UK Farmshops and Independent Delis Clinic - Monday 18th July PDF Print E-mail

The IEA held a clinic on Monday July 18th on the theme of 'Breaking into UK Farmshops and Independent Delis', as part of the Channel Clusters programme. The Welsh mentor, Lori Whinn, travelled over to give companies an understanding of this channel. The event took place in the IEA Boardroom in Merrion Square.

Snapshot - UK Farmshops and Independent Delis:
The food brands stocked by these retailers are not normally available through supermarkets, and many consumers have a different perception of value and quality when buying food within this sector -viewing their purchases as “feel good treats” – rather than part of the weekly food shop. They will therefore pay a premium for products purchased from these outlets.

1: Farm Shops: This is a dynamic sector and has seen rapid growth. It is estimated that there are c 3000 farm shops across the UK. These vary from small shops that were originally set up to sell produce from a particular farm – maybe with the range enhanced by other local produce, through to highly sophisticated retail environments that lean more towards a cosmopolitan “Food Hall” rather than the traditional notion of a farm shop. The performance of farm shops in the economic downturn has been patchy with prosperity depending largely on location and level of pro-activity demonstrated by the proprietor. Generally, outlets with cafes / restaurants and other facilities have fared better as they offer more of a complete visitor experience rather than those that are focusing exclusively on food products.

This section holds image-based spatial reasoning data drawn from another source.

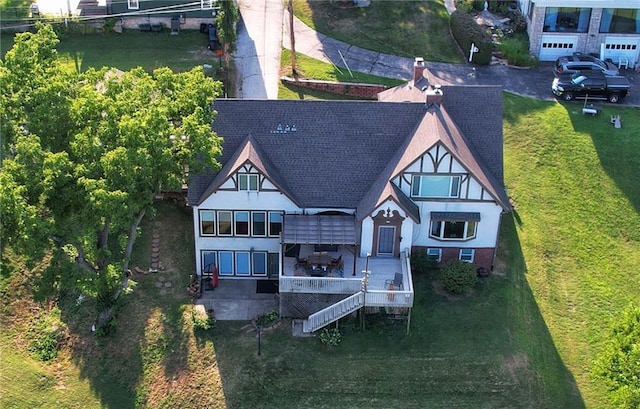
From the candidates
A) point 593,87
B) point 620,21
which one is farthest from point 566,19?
point 593,87

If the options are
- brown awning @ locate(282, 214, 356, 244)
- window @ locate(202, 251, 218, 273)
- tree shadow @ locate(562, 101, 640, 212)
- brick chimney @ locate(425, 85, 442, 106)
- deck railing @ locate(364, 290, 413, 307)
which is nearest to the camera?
deck railing @ locate(364, 290, 413, 307)

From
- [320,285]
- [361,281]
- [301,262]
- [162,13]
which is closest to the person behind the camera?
[361,281]

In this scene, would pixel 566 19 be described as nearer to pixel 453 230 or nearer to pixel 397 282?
pixel 453 230

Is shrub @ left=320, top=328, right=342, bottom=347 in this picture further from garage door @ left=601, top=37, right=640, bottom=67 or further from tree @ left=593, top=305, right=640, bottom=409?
garage door @ left=601, top=37, right=640, bottom=67

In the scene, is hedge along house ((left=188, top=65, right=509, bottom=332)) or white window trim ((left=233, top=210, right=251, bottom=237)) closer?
hedge along house ((left=188, top=65, right=509, bottom=332))

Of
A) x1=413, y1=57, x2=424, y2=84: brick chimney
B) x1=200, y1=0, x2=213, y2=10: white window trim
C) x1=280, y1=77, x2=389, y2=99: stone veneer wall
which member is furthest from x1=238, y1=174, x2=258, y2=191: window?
x1=200, y1=0, x2=213, y2=10: white window trim

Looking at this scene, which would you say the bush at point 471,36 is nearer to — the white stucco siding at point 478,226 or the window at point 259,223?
the white stucco siding at point 478,226
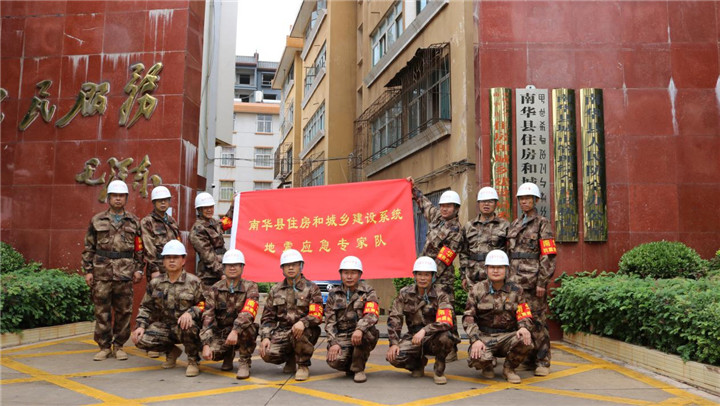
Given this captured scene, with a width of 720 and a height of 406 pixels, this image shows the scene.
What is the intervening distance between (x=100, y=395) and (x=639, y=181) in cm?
776

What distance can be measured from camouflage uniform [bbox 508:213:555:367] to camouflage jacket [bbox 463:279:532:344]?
338 millimetres

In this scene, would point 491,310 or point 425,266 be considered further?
point 425,266

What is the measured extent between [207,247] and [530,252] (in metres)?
3.80

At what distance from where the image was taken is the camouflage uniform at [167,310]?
6344 mm

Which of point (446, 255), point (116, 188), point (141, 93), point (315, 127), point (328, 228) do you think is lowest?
point (446, 255)

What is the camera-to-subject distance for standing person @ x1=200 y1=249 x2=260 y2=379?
6117mm

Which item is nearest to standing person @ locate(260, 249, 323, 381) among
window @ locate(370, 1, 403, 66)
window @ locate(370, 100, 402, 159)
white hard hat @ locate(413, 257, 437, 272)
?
white hard hat @ locate(413, 257, 437, 272)

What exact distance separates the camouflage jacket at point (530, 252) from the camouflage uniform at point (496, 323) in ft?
1.76

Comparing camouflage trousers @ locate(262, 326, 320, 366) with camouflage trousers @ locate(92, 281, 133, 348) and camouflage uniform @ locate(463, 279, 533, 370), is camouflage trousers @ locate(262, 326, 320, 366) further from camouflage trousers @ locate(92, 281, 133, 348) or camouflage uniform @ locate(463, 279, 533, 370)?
camouflage trousers @ locate(92, 281, 133, 348)

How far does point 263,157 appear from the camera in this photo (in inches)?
1892

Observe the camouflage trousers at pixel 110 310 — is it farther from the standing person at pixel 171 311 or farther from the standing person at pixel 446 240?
the standing person at pixel 446 240

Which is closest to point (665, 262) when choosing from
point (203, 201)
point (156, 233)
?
point (203, 201)

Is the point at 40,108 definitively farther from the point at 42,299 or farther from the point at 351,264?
the point at 351,264

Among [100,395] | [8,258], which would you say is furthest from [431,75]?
[100,395]
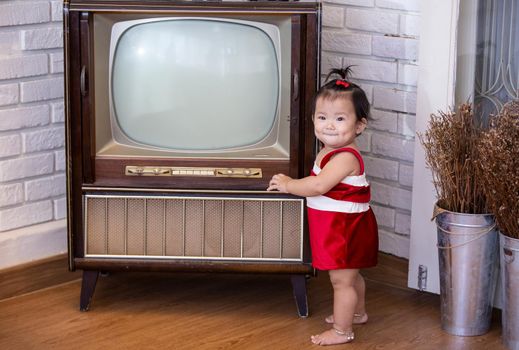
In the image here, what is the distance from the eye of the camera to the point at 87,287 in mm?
2533

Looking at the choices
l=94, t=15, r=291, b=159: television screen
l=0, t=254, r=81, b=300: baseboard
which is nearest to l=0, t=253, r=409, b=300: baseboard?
l=0, t=254, r=81, b=300: baseboard

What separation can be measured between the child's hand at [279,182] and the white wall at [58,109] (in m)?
0.46

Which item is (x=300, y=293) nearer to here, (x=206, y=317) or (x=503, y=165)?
(x=206, y=317)

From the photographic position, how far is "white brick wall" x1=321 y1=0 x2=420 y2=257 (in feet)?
8.53

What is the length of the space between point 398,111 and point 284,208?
1.52 ft

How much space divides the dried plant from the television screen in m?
0.36

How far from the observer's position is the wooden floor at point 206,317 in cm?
238

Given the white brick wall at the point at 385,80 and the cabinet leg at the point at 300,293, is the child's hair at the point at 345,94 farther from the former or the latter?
the cabinet leg at the point at 300,293

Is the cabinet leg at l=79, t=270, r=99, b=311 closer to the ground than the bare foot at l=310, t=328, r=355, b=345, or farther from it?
farther from it

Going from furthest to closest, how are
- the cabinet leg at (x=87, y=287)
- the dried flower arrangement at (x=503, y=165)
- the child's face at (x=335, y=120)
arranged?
1. the cabinet leg at (x=87, y=287)
2. the child's face at (x=335, y=120)
3. the dried flower arrangement at (x=503, y=165)

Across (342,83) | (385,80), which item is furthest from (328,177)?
(385,80)

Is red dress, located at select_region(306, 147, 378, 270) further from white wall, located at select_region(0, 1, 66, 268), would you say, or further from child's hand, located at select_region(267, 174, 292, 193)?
white wall, located at select_region(0, 1, 66, 268)

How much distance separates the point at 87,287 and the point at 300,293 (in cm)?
55

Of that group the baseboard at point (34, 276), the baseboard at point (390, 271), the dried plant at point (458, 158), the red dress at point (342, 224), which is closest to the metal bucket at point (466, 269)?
the dried plant at point (458, 158)
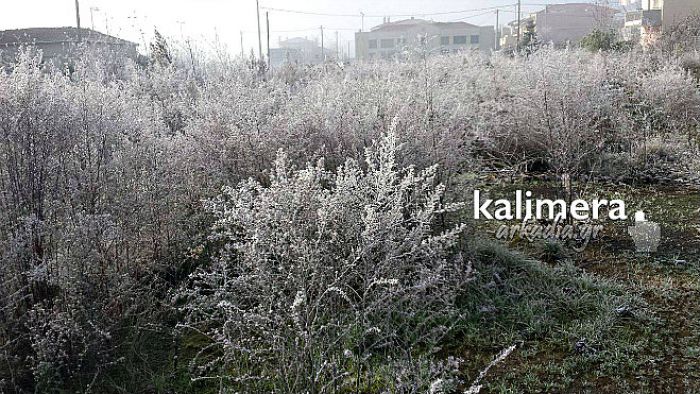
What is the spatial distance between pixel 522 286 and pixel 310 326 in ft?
7.15

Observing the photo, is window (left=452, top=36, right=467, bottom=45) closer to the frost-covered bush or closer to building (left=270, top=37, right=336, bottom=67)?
building (left=270, top=37, right=336, bottom=67)

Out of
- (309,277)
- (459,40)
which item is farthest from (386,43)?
(309,277)

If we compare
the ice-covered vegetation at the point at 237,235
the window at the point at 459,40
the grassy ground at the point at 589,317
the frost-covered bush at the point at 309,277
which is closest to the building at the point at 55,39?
the ice-covered vegetation at the point at 237,235

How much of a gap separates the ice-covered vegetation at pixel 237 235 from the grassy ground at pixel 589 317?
10.9 inches

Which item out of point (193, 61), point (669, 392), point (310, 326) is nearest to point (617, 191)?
point (669, 392)

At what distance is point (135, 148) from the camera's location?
4.12 m

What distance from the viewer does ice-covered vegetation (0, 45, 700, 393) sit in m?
2.73

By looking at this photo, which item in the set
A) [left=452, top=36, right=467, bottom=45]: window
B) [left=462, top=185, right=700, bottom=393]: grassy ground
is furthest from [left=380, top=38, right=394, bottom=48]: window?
[left=462, top=185, right=700, bottom=393]: grassy ground

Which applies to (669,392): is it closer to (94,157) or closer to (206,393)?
(206,393)

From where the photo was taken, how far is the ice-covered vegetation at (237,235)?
8.97 ft

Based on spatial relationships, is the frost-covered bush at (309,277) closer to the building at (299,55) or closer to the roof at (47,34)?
the building at (299,55)

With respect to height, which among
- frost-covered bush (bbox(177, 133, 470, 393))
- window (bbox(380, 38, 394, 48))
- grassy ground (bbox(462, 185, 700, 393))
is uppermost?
window (bbox(380, 38, 394, 48))

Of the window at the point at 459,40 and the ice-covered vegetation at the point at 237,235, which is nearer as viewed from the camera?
the ice-covered vegetation at the point at 237,235

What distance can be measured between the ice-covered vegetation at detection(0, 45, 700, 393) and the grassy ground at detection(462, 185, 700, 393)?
28cm
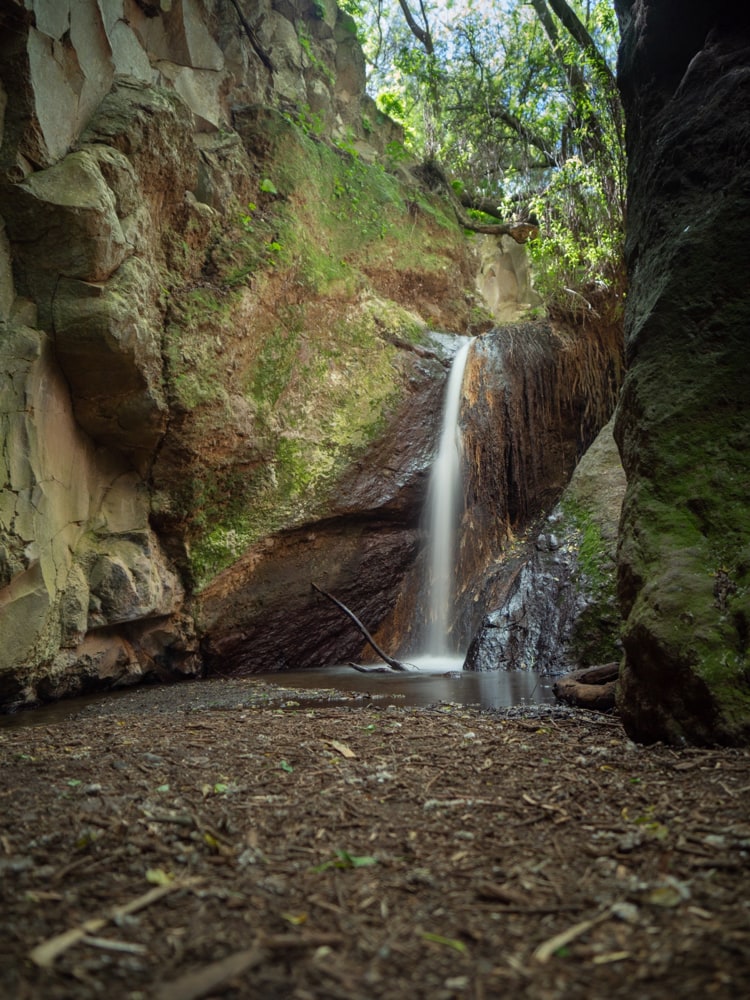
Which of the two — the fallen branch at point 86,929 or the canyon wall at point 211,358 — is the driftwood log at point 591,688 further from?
the canyon wall at point 211,358

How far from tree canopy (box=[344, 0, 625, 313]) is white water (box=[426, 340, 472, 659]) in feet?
9.03

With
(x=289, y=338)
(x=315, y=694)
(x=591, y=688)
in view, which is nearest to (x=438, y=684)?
(x=315, y=694)

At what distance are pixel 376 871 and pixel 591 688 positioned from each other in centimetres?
297

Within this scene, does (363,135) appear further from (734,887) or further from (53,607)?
(734,887)

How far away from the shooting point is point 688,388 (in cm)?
351

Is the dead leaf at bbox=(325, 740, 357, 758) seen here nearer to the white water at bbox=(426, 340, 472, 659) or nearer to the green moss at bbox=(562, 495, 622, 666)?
the green moss at bbox=(562, 495, 622, 666)

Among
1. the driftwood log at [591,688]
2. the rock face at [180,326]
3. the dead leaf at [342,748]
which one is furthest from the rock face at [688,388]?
the rock face at [180,326]

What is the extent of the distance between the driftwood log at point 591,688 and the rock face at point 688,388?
3.07 ft

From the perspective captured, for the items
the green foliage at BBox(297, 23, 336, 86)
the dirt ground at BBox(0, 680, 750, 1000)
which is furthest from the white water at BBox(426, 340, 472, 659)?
the green foliage at BBox(297, 23, 336, 86)

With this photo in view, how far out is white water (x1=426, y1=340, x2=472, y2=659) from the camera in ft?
29.5

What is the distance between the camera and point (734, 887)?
1.62m

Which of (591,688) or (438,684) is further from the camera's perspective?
(438,684)

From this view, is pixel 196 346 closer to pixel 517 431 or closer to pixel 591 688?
pixel 517 431

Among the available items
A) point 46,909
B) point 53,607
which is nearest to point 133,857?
point 46,909
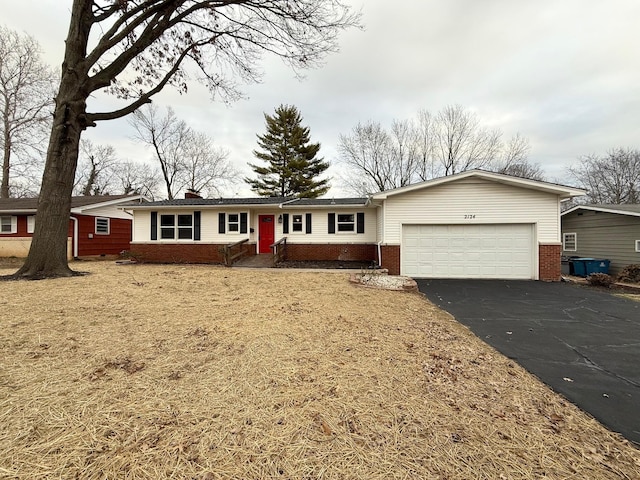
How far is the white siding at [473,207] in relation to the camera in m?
10.4

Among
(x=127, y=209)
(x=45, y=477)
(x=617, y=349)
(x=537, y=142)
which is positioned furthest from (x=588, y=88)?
(x=127, y=209)

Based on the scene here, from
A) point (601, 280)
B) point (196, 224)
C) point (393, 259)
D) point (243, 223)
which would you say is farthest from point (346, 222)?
point (601, 280)

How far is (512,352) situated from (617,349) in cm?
155

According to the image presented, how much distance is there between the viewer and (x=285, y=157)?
94.3 feet

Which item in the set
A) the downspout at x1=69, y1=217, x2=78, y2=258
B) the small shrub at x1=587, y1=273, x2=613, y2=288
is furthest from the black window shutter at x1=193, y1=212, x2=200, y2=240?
the small shrub at x1=587, y1=273, x2=613, y2=288

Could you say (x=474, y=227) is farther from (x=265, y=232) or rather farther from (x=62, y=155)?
(x=62, y=155)

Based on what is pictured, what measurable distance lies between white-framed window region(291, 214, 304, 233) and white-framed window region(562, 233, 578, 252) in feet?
46.8

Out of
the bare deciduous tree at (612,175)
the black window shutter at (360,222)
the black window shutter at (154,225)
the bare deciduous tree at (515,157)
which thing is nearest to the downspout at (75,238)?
the black window shutter at (154,225)

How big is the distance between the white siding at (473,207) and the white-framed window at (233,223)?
7.71 m

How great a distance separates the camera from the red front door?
1494cm

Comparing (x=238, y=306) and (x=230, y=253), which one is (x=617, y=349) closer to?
(x=238, y=306)

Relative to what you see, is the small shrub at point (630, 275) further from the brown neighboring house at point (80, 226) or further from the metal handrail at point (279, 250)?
the brown neighboring house at point (80, 226)

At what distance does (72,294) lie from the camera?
6.34 metres

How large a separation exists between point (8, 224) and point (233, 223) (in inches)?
538
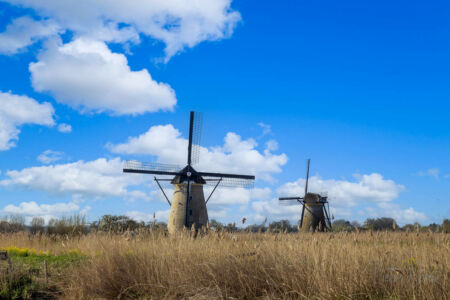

Examples of some premium Farm Shops in the UK are: The Hollies – Cheshire; Garsons – Surrey 2 branches – Esher (Surrey) and Titchfield (Hampshire) and Chatsworth – Derbyshire

2: Delis: This sector is extremely fragmented with different flavours of delis representing a wide variety of cuisine from across the globe. The “General” Deli sector is also experiencing varied fortunes due to the economy and – again – their prosperity is largely dependent on their location and the uniqueness of what they have on offer. There are various estimates of the number of these general delis across the UK, however, a figure of c4,000 seems likely. The search for local food is far less pronounced within this sector. National producers are widely represented, and overseas speciality products are also prominent. There is a decent proportion of chilled space available – especially in the traditional deli counter format. Delis are more widely found in towns and cities – although rural areas, especially those with a strong tourism sector – are catching up. Many are stand alone retailers, but there are some chains – such as Chandos Delis in the South West. , and Peckhams in Scotland.

Lori Whinn Profile:
Lori is a business mentor for artisan producers and is a specialist in the independent retail sector. Lori has been working with rural and artisan producers of high quality food and drink products for 10years. She is based in Mid-Wales and is an associate of Total Food Marketing – delivering mentoring to Welsh food producers through the Menter a Busnes Programme.

She also heads up a Farm Shop & Deli Cluster Programme as part of the Channel Clusters Programme. The purpose of this cluster project is to promote producers and their products pro-actively into the sector, and to work with them to obtain listings in farm shops and deli’s – either supplying direct or through appropriate distributors.

Outside of her role with Total Food Marketing, Lori also works with artisan producers from other areas of the UK and Europe, and is a member of the Guild of Fine Food and a regular Great Taste Awards judge. She runs workshops and delivers presentations on behalf of Regional Food Groups covering subjects such as “Brand Personality for Artisan Producers” and “Selling into the Independent Retail Sector – Farm Shops and Deli’s”.

Her clients range from micro business moving from part time to full time production, companies looking to increase their branding and marketing professionalism in order to complete in this crowded sector, through to well established companies with revenues of £3million+ who want to develop and market new products into established or new market sectors. Lori’s current portfolio includes: preserve makers, traditional bakers and confectioners, chocolatiers, granola producers, fruit farms, ready meal producers and makers of vegetarian specialities.


This project was made possible through a financial contribution from the European Regional Development Fund Ireland Wales (INTERREG 4A) Programme 2007 - 2013. This article reflects the views of the author only and not those of the Programme Authorities.